En somme, la journée semblait avoir été bonne pour la cause de la paix, quand, tout à coup, à minuit, arriva à Londres une dépêche de Berlin, qui parut très étrange. L’ambassadeur d’Angleterre à Berlin racontait que le Chancelier l’avait fait appeler dans la soirée, vingt-quatre heures après la conversation si satisfaisante et si pleine de propos pacifiques qu’ils avaient eue ensemble, le soir précédent. Le Chancelier revenait alors de Potsdam, et il avait dérangé l’ambassadeur à une heure si peu commode, à peine rentré, pour lui demander si l’Angleterre s’engagerait à conserver la neutralité dans une guerre européenne, dans le cas où l’Allemagne promettrait de respecter la Hollande et de ne prendre à la France que ses colonies[5]. L’inquiétude mêlée de stupeur qu’on éprouva au Foreign Office, en lisant cette dépêche, n’étonnera personne. On n’avait jusqu’alors parlé que du conflit austro-russe et des efforts à faire pour trouver un arrangement pacifique.

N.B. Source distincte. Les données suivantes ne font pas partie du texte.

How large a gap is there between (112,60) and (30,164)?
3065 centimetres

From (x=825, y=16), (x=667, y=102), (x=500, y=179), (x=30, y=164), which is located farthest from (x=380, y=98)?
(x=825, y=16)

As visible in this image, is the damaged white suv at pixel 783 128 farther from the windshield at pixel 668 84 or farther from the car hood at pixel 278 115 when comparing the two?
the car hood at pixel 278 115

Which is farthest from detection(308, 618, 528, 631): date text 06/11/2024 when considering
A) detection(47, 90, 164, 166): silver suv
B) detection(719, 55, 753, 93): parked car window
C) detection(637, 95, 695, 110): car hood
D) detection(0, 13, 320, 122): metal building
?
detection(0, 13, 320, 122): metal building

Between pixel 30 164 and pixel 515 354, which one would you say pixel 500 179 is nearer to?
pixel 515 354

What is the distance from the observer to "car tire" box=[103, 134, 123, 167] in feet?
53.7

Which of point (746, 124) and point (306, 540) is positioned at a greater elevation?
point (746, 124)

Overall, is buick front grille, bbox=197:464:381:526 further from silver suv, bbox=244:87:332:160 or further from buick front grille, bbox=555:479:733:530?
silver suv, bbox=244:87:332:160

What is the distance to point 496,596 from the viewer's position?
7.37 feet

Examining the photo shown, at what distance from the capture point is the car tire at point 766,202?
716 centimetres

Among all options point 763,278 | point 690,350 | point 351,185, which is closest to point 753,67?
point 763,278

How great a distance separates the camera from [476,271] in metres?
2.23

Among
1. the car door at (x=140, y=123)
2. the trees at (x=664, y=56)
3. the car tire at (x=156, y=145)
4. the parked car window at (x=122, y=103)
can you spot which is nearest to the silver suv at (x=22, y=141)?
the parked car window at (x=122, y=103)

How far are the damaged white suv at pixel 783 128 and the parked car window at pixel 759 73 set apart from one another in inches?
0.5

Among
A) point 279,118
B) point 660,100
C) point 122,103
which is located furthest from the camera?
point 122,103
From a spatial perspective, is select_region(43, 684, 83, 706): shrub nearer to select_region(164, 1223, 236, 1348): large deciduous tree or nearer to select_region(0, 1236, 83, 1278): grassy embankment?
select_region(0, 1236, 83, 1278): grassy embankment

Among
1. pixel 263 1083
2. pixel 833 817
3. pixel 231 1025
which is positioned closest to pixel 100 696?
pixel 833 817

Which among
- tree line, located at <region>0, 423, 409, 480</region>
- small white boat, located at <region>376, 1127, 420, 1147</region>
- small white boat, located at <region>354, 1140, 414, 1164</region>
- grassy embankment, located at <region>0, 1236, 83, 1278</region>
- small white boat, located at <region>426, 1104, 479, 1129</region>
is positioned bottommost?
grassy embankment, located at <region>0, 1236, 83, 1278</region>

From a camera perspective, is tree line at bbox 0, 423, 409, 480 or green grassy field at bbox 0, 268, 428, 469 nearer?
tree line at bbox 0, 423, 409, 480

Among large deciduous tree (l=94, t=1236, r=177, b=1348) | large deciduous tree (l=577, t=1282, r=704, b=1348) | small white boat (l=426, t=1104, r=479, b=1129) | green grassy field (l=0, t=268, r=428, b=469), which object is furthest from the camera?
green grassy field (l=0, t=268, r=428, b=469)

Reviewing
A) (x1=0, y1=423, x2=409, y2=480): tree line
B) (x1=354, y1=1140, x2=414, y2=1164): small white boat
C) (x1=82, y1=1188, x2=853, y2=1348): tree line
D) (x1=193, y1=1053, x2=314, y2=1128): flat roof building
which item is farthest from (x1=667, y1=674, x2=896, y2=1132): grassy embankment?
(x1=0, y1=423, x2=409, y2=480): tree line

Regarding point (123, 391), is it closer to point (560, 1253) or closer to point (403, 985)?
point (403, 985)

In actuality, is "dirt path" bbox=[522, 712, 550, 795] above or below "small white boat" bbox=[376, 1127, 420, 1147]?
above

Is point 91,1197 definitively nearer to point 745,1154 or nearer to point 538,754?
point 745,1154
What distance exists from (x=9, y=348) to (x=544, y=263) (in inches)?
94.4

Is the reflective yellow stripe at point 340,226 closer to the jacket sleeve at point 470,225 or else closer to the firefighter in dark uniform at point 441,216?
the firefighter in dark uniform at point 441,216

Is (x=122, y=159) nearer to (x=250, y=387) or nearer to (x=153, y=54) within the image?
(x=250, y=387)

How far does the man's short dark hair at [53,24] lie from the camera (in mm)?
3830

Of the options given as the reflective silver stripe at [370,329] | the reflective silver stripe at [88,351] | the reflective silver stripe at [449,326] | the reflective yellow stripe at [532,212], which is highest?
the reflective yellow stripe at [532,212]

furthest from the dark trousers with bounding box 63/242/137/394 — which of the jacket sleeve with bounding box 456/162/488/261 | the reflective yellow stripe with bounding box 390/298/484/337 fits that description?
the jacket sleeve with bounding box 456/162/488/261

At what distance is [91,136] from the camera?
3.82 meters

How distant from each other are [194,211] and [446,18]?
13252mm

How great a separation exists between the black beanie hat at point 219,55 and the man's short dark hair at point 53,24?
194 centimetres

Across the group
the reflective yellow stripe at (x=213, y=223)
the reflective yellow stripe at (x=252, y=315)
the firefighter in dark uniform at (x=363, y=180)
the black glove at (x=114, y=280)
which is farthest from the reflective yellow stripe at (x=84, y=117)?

Et voilà que tout à coup l’Allemagne désirait savoir, séance tenante, sans pouvoir attendre jusqu’au matin suivant, ce que l’Angleterre

  1. Great Br., doc. n. 70.
  2. Livre orange, doc. 55.
  3. Livre Orange, doc. n. 55.
  4. Great Br., doc. 85.
  5. Great Br., doc. n. 84 ; Livre Jaune, 98.